Precision Positioning of Hard Disk Drives Using Piezoelectric Actuators With Passive Damping

• Published in: IEEE/ASME transactions on mechatronics Vol. 13; no. 1; pp. 147 - 151
• Main Authors: Chan, K.W., Liao, W.H., Shen, I.Y.
• Format: Journal Article
• Language: English
• Published: New York IEEE 01.02.2008; The Institute of Electrical and Electronics Engineers, Inc. (IEEE)

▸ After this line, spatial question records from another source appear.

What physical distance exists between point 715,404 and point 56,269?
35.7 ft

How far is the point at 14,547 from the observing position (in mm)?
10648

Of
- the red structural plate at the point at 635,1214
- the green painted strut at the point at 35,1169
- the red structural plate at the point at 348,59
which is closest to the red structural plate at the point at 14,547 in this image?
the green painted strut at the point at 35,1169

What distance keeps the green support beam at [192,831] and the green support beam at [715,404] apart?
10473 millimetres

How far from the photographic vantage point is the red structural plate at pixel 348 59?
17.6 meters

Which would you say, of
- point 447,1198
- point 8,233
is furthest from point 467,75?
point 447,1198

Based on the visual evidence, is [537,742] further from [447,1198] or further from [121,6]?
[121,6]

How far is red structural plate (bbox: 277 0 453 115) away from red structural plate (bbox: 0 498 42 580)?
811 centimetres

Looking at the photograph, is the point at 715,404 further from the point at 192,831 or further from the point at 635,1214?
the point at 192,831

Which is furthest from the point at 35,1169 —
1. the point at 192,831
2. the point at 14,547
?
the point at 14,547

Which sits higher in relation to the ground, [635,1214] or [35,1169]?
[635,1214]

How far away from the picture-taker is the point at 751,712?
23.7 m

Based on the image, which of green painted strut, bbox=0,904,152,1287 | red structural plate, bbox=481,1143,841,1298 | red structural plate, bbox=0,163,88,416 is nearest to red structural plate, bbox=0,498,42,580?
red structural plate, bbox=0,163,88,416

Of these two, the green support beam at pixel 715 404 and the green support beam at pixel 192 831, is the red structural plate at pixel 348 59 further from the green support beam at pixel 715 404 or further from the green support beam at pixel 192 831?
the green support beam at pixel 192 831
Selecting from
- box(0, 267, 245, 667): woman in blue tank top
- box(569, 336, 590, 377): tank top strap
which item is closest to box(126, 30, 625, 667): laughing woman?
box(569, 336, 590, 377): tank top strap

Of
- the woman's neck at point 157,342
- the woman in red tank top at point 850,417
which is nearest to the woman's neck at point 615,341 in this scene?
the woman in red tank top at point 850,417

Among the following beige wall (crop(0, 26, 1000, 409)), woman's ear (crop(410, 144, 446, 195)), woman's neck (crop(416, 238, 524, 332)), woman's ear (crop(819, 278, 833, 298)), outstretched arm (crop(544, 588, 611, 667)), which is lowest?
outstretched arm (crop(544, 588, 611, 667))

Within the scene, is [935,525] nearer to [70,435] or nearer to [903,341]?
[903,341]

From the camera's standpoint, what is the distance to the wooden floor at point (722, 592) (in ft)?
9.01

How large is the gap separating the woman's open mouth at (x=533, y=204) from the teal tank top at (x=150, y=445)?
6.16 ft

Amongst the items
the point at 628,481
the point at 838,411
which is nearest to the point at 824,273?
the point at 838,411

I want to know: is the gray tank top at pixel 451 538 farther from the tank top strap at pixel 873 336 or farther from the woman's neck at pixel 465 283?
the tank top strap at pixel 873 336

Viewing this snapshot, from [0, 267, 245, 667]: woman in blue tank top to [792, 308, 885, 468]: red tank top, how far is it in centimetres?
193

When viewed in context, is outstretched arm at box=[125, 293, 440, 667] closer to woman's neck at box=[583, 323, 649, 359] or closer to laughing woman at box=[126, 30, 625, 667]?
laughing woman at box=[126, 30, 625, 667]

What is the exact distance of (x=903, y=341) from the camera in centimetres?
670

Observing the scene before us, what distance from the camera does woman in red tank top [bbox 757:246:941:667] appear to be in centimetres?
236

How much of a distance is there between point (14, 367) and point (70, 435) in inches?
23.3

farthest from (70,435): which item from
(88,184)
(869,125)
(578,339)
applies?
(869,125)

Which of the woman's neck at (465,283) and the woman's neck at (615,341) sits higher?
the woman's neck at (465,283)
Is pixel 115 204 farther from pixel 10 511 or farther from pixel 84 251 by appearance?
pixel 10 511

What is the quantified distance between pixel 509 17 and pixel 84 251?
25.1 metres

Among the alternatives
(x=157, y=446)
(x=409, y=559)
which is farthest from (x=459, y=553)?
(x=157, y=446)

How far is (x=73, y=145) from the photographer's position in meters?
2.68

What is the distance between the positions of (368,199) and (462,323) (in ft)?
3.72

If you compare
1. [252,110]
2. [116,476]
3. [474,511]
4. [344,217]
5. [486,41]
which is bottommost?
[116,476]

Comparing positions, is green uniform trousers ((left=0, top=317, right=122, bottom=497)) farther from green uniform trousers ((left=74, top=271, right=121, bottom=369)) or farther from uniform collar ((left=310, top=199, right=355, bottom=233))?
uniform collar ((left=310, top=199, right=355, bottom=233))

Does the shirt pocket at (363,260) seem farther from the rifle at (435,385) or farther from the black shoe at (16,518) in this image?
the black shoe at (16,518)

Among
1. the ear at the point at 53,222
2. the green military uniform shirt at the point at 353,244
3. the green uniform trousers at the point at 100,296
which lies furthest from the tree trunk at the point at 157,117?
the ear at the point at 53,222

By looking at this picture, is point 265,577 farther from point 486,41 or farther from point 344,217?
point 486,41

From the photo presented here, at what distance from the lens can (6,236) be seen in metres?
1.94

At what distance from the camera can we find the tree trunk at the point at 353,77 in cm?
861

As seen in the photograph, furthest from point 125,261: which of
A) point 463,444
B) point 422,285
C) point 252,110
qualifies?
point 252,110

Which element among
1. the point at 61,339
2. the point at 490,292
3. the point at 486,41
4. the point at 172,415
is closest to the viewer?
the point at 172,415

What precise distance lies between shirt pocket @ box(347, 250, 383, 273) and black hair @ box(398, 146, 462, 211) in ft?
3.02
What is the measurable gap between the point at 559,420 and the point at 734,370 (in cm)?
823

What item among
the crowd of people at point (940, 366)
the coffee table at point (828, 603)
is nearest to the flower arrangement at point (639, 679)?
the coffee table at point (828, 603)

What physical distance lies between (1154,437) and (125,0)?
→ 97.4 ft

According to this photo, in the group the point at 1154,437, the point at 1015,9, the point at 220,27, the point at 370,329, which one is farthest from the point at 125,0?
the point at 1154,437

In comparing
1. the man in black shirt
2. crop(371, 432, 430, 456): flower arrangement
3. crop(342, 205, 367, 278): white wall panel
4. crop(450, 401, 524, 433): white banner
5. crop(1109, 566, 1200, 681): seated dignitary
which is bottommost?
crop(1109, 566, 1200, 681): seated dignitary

• Subjects: Active-passive hybrid; Bandwidth; Damping; Disk drives; dual-stage servo system; Electric shock; hard disk drive (HDD); Hard disks; Microactuators; Performance evaluation; piezoelectric actuator; Piezoelectric actuators; precision positioning; Pressing; Servomechanisms; Suspensions
• ISSN: 1083-4435; 1941-014X
• DOI: 10.1109/TMECH.2007.915067

Positioning precision is crucial to today's increasingly high-speed, high-capacity, high-data-density, and miniaturized hard disk drives (HDDs). The demand for higher bandwidth servo systems that can quickly and precisely position the read/write head on a high track density becomes more pressing. The idea of applying dual-stage actuators to track servo systems has been studied. However, the current dual-stage actuator design uses only piezoelectric patches without passive damping. In this paper, we propose a dual-stage servo system using enhanced active-passive hybrid piezoelectric actuators. The proposed actuators will improve the existing dual-stage actuators for higher precision and shock resistance, due to the incorporation of passive damping in the design. We aim to develop this hybrid servo system not only to increase the speed of track seeking but also to improve the precision of track following servos in HDDs. New piezoelectrically actuated suspensions with passive damping have been designed and fabricated. In order to evaluate positioning and track following performances for the dual-stage track servo systems, experimental efforts are carried out to investigate the damping abilities and transmissibilities of the microactuators and to implement the synthesized active-passive suspension structure using a composite nonlinear feedback controller.